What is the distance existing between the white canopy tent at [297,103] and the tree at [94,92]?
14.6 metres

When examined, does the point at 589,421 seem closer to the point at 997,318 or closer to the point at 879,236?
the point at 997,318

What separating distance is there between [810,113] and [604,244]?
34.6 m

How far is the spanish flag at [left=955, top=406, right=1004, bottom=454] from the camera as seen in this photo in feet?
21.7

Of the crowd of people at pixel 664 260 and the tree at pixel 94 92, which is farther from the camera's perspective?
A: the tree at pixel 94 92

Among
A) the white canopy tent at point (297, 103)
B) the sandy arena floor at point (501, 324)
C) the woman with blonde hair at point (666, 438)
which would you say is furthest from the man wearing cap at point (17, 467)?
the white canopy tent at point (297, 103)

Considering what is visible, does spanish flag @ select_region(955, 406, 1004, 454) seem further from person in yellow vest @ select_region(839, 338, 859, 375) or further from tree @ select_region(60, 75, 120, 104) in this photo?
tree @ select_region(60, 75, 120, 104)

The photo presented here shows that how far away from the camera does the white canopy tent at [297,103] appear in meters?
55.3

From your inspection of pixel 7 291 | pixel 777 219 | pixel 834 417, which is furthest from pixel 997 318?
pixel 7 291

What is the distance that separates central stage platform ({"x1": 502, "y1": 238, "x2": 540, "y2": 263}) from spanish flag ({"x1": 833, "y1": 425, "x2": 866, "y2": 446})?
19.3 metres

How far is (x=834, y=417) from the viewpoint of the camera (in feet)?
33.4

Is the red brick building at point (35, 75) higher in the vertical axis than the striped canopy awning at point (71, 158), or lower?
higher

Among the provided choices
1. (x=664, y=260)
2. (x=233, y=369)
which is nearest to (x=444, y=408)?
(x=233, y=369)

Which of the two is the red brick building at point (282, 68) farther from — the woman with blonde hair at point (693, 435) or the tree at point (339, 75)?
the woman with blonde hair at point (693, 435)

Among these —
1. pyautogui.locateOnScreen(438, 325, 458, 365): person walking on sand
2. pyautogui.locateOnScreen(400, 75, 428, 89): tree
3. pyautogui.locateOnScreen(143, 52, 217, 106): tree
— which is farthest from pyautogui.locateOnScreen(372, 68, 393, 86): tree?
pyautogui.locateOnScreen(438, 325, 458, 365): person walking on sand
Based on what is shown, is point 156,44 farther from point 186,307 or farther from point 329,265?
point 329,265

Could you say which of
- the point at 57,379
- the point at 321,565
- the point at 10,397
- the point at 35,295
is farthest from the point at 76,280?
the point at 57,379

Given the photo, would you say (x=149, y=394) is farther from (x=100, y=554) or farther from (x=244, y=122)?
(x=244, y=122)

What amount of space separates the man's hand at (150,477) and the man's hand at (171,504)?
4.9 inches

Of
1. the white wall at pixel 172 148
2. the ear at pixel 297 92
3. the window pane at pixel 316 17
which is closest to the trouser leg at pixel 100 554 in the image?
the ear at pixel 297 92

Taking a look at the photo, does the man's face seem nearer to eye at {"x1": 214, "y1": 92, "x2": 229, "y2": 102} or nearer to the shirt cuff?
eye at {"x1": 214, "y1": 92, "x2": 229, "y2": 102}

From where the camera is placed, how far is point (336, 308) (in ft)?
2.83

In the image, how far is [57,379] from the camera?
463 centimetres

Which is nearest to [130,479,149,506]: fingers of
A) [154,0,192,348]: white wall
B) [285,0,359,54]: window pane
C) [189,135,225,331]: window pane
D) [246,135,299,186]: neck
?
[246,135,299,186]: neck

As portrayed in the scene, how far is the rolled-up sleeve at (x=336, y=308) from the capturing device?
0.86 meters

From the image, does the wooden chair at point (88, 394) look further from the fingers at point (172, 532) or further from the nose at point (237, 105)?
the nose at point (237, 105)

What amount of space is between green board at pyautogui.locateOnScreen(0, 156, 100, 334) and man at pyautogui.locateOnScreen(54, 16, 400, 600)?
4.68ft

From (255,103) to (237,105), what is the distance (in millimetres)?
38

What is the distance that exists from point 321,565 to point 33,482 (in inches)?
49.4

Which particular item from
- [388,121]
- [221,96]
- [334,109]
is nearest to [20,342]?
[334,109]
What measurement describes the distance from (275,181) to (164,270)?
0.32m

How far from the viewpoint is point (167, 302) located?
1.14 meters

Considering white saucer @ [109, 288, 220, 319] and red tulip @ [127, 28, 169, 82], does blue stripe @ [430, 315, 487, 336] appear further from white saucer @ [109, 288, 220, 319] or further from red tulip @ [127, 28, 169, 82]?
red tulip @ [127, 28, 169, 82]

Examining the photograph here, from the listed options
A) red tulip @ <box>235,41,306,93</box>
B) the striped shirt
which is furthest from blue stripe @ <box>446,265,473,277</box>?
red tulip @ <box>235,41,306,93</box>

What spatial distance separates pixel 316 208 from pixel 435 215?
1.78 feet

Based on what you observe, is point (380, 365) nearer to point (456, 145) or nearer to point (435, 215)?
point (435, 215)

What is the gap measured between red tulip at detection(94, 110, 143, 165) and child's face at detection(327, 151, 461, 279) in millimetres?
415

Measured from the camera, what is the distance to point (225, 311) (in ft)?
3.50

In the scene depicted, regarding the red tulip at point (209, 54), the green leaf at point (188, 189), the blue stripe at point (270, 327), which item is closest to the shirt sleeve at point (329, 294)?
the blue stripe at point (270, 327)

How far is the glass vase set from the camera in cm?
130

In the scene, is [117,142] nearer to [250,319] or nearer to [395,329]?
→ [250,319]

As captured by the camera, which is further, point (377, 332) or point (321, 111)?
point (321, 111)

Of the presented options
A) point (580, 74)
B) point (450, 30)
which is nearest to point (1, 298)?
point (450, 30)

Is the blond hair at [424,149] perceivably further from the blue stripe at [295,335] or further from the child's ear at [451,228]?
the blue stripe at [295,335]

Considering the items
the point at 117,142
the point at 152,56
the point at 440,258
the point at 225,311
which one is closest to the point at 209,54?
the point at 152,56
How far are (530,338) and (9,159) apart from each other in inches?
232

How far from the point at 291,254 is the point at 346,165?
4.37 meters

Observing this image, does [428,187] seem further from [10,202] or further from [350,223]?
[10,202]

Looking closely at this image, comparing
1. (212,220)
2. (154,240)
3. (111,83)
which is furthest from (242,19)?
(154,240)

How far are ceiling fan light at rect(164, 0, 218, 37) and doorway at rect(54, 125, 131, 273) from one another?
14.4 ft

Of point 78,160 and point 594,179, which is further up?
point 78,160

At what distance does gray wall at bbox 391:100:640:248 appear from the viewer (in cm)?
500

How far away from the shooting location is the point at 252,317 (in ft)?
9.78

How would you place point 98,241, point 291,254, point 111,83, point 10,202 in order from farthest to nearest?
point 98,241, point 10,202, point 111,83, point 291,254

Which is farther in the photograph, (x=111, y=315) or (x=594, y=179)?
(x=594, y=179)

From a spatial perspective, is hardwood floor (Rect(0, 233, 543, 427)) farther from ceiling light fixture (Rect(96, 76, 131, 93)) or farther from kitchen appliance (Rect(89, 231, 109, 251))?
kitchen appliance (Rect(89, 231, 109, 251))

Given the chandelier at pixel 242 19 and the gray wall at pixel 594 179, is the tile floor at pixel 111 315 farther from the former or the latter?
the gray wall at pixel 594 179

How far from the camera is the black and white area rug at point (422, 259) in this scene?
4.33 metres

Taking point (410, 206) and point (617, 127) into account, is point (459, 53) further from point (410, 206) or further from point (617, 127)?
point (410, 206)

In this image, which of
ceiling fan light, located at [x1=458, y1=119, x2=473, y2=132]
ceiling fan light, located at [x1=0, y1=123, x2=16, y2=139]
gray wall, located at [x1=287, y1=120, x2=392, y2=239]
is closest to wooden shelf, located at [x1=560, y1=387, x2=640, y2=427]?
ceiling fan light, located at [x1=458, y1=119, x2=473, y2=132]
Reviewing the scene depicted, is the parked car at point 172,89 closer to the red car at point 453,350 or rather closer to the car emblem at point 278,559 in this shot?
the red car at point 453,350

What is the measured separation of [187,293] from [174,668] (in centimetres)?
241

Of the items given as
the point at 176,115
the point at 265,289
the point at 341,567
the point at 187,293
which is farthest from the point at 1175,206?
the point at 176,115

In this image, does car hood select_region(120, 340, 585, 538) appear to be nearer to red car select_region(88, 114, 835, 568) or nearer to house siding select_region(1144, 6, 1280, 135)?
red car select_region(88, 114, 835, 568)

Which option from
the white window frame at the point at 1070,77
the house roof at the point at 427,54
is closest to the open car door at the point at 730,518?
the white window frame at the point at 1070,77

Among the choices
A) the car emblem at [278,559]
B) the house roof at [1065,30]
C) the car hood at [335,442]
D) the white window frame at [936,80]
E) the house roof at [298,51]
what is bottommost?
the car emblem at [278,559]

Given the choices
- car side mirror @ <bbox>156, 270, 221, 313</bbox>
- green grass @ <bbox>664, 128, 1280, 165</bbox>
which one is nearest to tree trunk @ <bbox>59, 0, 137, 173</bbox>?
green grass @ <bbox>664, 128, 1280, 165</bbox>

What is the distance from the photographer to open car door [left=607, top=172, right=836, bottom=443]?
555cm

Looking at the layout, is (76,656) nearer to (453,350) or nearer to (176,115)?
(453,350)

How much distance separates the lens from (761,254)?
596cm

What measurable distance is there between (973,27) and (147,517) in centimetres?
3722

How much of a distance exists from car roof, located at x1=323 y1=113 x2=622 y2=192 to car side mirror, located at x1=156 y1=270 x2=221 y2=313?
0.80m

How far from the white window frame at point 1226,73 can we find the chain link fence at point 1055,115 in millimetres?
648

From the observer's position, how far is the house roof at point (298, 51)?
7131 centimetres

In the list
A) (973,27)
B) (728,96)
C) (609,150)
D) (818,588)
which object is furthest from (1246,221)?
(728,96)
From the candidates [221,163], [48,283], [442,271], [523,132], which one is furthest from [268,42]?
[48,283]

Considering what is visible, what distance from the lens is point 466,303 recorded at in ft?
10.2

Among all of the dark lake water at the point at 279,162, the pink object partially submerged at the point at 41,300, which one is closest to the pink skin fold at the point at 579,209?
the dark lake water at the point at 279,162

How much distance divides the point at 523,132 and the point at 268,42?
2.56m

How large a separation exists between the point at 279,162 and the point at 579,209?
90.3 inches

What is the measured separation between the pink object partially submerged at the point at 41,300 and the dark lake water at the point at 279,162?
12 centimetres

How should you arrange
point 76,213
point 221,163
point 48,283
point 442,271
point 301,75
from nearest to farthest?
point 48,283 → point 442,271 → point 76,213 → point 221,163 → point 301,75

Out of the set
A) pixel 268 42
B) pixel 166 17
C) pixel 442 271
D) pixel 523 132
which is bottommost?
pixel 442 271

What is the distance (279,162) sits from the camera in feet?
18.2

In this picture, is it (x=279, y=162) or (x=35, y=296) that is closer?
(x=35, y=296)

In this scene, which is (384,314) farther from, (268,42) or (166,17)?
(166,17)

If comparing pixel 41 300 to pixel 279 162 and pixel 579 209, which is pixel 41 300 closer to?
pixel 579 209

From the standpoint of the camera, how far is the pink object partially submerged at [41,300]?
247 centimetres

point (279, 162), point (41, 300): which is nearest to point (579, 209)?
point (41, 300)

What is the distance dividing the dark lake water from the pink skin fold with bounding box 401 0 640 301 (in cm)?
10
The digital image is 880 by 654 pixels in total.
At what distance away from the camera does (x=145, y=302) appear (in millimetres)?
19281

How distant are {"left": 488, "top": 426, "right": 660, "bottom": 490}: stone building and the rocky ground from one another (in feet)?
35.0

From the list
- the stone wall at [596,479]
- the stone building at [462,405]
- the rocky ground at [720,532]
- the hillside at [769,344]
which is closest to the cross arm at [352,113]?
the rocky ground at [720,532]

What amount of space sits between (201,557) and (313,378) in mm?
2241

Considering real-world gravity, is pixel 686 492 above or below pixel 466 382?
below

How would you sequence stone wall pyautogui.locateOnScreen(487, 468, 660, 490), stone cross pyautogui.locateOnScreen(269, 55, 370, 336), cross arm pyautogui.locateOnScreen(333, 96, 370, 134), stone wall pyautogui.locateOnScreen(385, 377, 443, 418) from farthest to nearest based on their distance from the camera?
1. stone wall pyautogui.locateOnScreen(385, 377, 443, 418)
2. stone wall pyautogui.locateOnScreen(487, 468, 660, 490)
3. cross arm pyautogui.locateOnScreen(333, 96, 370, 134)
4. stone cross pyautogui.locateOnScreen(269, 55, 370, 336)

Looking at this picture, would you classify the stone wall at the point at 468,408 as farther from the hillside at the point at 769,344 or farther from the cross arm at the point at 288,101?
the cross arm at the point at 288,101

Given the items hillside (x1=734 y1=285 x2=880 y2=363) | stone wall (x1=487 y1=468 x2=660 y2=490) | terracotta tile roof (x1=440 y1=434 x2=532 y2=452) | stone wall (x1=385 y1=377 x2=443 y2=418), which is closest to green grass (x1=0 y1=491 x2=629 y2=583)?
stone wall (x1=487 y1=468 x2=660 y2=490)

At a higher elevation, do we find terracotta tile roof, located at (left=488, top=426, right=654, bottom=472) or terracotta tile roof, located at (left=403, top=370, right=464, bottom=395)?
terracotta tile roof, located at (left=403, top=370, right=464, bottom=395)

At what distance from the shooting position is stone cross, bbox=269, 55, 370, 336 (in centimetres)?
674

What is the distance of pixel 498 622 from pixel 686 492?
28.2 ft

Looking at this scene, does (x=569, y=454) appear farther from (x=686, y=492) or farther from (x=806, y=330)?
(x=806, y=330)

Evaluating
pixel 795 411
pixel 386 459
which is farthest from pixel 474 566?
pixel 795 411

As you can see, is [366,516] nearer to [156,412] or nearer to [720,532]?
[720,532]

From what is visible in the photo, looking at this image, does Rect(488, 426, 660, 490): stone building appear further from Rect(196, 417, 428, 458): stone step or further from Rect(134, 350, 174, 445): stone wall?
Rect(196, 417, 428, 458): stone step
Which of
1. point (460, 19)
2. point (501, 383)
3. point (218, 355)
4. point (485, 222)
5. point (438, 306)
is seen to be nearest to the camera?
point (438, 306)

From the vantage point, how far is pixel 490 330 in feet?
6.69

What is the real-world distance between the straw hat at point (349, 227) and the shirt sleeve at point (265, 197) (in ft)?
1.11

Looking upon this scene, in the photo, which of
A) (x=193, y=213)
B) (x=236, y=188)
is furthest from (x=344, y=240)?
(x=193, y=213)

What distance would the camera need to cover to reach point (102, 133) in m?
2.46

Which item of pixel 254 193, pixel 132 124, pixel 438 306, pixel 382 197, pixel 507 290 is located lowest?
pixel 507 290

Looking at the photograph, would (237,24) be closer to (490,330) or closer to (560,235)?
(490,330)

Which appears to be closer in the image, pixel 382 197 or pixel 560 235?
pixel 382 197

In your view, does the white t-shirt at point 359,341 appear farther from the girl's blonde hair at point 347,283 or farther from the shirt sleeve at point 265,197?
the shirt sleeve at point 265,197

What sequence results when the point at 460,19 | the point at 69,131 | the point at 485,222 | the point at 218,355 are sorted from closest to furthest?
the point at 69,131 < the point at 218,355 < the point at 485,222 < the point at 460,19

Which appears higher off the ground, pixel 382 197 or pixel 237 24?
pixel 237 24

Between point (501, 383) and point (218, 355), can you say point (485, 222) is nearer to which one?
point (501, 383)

● ● ●

■ Exercise requirements
Repeat the line that contains "What distance would", then every line after it until the records end, with nothing added.

■ Answer for this exercise
What distance would the camera need to cover to reach point (102, 133) in m?
2.46

Which item of pixel 254 193, pixel 132 124, pixel 438 306, pixel 382 197, pixel 507 290 is located lowest?
pixel 507 290

Looking at the photograph, would (237,24) be closer to (490,330) or closer to (560,235)?
(490,330)

Which appears to be closer in the image, pixel 382 197 or pixel 560 235?
pixel 382 197

In your view, does the white t-shirt at point 359,341 appear farther from the girl's blonde hair at point 347,283 or farther from the shirt sleeve at point 265,197?
the shirt sleeve at point 265,197

What sequence results when the point at 460,19 | the point at 69,131 | the point at 485,222 | the point at 218,355 are sorted from closest to furthest?
the point at 69,131 < the point at 218,355 < the point at 485,222 < the point at 460,19

Which appears higher off the ground, pixel 382 197 or pixel 237 24?
pixel 237 24

Between point (501, 383) and point (218, 355), can you say point (485, 222) is nearer to which one?
point (501, 383)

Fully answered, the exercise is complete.